La laïcité est un mode d’organisation dont le champ d’application recouvre tous les aspects de la société ; elle s’appuie sur trois valeurs fondamentales : la séparation des Églises et de l'État, la liberté absolue de conscience et le refus de tout dogmatisme.

Dans d’autres pays européens, la séparation des Églises et de l'État existe, mais sous la forme du sécularisme, lequel ne s’appuie pas sur la liberté de conscience et le refus du dogmatisme. Ce sécularisme n’a pu empêcher le communautarisme de se développer.

La sphère privée englobe ce qui concerne la façon de penser de l’individu, lui permet d’être lui-même et de se développer. Elle est limitée, d’une part, par le domaine public et, d’autre part, par la sphère privée d’autrui : c’est ainsi qu’il est interdit de fumer dans les lieux publics afin de limiter le tabagisme passif. Enfin, la sphère privée peut être le lieu de pressions, comme pour beaucoup de mineures portant un voile semi-intégral. À elle seule, cette question justifierait l’intervention du législateur.

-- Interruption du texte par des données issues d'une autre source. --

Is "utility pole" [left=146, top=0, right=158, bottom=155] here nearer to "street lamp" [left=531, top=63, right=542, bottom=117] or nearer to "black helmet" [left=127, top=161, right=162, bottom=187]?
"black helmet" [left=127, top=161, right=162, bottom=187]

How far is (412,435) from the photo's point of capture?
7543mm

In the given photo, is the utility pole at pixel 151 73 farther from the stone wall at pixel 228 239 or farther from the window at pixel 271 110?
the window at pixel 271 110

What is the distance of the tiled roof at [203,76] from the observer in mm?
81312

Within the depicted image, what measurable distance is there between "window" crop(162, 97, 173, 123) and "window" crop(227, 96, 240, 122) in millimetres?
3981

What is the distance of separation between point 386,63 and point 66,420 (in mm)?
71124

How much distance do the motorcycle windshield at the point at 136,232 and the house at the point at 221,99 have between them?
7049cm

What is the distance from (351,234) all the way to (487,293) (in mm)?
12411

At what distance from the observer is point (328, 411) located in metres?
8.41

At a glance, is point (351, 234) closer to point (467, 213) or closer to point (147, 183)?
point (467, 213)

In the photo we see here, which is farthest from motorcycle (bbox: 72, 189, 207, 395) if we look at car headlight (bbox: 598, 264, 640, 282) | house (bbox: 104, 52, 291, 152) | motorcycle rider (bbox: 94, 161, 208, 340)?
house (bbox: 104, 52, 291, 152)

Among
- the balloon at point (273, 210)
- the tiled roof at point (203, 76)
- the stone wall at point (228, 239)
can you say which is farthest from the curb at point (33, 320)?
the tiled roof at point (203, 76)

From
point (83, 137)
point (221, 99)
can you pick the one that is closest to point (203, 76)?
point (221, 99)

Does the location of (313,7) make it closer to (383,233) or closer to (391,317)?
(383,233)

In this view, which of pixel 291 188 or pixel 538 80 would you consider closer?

Les Pays-Bas ont été pendant longtemps le pays le plus permissif à l’égard du port du voile intégral, mais depuis 2007, celui-ci est interdit dans les écoles et dans les transports publics. L’interdiction dans les lieux publics est également entrée en vigueur en Suède et en Italie et il est question que la Belgique modifie sa législation en ce sens.

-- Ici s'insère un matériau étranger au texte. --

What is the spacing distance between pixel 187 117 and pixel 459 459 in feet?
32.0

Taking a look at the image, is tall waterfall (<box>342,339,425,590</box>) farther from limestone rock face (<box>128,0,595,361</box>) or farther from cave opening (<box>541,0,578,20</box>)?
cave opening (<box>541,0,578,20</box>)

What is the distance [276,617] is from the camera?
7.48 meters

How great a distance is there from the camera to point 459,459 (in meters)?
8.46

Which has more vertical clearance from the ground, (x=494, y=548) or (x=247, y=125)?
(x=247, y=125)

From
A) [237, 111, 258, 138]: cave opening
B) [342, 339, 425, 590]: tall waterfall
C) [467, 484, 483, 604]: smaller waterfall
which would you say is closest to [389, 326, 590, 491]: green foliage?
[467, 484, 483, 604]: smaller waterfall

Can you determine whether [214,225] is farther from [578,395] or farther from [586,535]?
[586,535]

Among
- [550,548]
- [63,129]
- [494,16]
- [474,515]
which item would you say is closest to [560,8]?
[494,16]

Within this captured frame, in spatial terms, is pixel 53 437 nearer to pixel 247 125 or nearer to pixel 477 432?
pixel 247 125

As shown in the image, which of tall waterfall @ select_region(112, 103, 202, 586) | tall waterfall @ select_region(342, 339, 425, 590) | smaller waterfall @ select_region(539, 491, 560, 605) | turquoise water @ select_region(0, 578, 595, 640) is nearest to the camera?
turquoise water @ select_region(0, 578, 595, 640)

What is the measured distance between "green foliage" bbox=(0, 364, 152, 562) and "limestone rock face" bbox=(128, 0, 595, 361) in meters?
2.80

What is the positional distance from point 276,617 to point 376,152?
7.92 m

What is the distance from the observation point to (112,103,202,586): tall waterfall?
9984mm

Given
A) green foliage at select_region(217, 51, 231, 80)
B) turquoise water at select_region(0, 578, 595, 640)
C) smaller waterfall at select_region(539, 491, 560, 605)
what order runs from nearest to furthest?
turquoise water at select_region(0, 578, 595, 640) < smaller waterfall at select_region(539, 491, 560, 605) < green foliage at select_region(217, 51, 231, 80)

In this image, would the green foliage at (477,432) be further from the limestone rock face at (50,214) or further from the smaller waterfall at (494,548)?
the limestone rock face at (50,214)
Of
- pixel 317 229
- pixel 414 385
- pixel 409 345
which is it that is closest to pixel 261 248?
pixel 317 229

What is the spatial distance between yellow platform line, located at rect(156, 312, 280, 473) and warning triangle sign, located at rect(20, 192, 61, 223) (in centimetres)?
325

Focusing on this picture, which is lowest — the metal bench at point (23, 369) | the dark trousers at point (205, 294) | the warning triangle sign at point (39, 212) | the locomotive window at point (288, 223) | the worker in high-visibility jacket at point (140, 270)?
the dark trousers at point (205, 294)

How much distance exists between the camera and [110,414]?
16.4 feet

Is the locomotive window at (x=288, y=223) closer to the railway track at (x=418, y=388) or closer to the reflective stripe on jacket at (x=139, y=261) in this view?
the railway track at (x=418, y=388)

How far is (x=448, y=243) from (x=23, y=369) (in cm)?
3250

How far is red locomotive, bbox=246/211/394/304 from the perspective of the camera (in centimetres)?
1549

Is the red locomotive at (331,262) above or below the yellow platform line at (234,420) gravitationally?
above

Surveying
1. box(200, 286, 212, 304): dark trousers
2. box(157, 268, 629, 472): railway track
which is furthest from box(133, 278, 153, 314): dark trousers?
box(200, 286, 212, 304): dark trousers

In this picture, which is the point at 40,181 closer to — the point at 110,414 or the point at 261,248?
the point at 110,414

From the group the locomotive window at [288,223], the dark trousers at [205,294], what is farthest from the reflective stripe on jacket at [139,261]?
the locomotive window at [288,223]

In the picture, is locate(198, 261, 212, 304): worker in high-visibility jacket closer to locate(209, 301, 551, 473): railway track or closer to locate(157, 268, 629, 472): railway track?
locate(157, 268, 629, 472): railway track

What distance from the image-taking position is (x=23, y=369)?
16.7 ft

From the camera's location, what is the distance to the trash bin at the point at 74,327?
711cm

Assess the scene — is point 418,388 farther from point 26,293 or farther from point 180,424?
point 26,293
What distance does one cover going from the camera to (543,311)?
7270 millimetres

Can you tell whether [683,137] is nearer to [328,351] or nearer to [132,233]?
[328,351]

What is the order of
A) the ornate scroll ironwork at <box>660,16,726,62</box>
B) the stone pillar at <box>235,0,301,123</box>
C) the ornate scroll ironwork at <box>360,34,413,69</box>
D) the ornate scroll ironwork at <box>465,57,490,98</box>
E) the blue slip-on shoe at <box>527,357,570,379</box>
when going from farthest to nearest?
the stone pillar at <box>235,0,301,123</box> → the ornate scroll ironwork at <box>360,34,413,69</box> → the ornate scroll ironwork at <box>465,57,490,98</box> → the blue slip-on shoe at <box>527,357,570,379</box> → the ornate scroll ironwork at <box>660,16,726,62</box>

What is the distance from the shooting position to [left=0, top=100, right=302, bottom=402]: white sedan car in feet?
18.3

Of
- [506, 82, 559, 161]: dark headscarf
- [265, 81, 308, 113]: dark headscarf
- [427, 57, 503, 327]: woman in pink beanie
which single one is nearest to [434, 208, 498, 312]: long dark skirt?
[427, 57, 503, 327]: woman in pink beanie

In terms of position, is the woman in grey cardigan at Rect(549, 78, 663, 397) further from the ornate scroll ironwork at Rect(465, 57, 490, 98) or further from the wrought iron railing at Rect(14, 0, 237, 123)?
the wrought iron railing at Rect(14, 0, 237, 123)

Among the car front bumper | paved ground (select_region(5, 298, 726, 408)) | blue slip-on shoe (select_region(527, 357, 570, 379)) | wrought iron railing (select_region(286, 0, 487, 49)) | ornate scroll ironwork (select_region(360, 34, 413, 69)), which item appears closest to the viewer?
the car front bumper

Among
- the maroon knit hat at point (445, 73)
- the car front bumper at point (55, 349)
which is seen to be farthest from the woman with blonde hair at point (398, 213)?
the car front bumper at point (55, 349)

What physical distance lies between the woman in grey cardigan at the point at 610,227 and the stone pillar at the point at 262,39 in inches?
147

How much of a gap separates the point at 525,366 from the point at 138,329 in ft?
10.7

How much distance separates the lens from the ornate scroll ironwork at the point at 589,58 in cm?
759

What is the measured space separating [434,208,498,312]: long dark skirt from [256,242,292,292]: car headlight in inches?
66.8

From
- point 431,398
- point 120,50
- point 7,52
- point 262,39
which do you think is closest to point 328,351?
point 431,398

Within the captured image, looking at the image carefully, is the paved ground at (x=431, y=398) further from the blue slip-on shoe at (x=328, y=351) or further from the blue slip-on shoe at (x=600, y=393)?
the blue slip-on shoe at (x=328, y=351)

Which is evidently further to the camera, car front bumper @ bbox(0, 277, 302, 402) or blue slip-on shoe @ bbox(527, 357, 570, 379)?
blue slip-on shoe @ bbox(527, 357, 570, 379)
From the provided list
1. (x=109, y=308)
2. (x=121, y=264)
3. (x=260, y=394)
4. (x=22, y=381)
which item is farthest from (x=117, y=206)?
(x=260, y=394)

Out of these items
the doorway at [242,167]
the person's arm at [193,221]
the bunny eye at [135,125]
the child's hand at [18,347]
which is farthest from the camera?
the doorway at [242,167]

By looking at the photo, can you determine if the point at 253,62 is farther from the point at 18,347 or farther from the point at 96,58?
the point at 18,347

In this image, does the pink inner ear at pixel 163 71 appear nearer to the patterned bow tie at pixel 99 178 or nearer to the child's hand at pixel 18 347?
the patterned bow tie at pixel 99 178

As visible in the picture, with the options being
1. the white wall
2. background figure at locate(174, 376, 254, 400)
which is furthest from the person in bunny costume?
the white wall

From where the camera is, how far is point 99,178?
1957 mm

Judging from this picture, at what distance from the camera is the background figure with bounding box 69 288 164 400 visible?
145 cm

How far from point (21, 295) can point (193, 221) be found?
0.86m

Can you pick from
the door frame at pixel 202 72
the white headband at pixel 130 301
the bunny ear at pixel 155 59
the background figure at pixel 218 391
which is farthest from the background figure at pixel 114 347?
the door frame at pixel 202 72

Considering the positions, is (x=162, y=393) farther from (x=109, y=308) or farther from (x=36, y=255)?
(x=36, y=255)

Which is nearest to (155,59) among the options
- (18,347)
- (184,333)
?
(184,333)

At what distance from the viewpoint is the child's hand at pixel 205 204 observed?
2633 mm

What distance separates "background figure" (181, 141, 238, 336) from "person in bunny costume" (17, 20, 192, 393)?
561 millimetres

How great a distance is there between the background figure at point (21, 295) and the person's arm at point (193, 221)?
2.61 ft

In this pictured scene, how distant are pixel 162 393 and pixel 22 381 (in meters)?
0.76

En Grande-Bretagne, les attentats de 2005, perpétrés par des jeunes nés et éduqués sur le territoire britannique, ont provoqué une remise en cause de l’attitude permissive des pouvoirs publics face au développement du communautarisme. Rappelons que les fonctionnaires britanniques peuvent porter des signes religieux, ce qui pose des problèmes : il n’est pas rare que des contractuelles voilées soient ainsi accusées de dresser un procès-verbal par racisme !

Aux États-Unis, où 80 % des personnes s’affirment croyantes, la non-ingérence de l’État et la liberté de culte sont garanties par le premier amendement à la Constitution. Barack Obama a estimé sur les plages du Débarquement, le 6 juin, que « [notre] attitude n'est pas de dire aux citoyens ce qu'ils peuvent porter... » et que « la façon la plus efficace d'intégrer toutes les personnes, toutes confessions confondues n'est pas de les empêcher de porter des vêtements traditionnels ou autres. » Chez les six à huit millions de musulmans présents aux États-Unis, le port de la burqa reste marginal, même dans des États à forte population musulmane. Cependant, les obligations légales s'imposent aux femmes qui l’ont adoptée. Ainsi, en Floride, en 2003, un juge a refusé de traiter la plainte d'une femme en burqa au motif qu'il ne pouvait lire sur son visage si elle était sincère. Plus récemment, une femme voilée n'a pu obtenir son permis de conduire.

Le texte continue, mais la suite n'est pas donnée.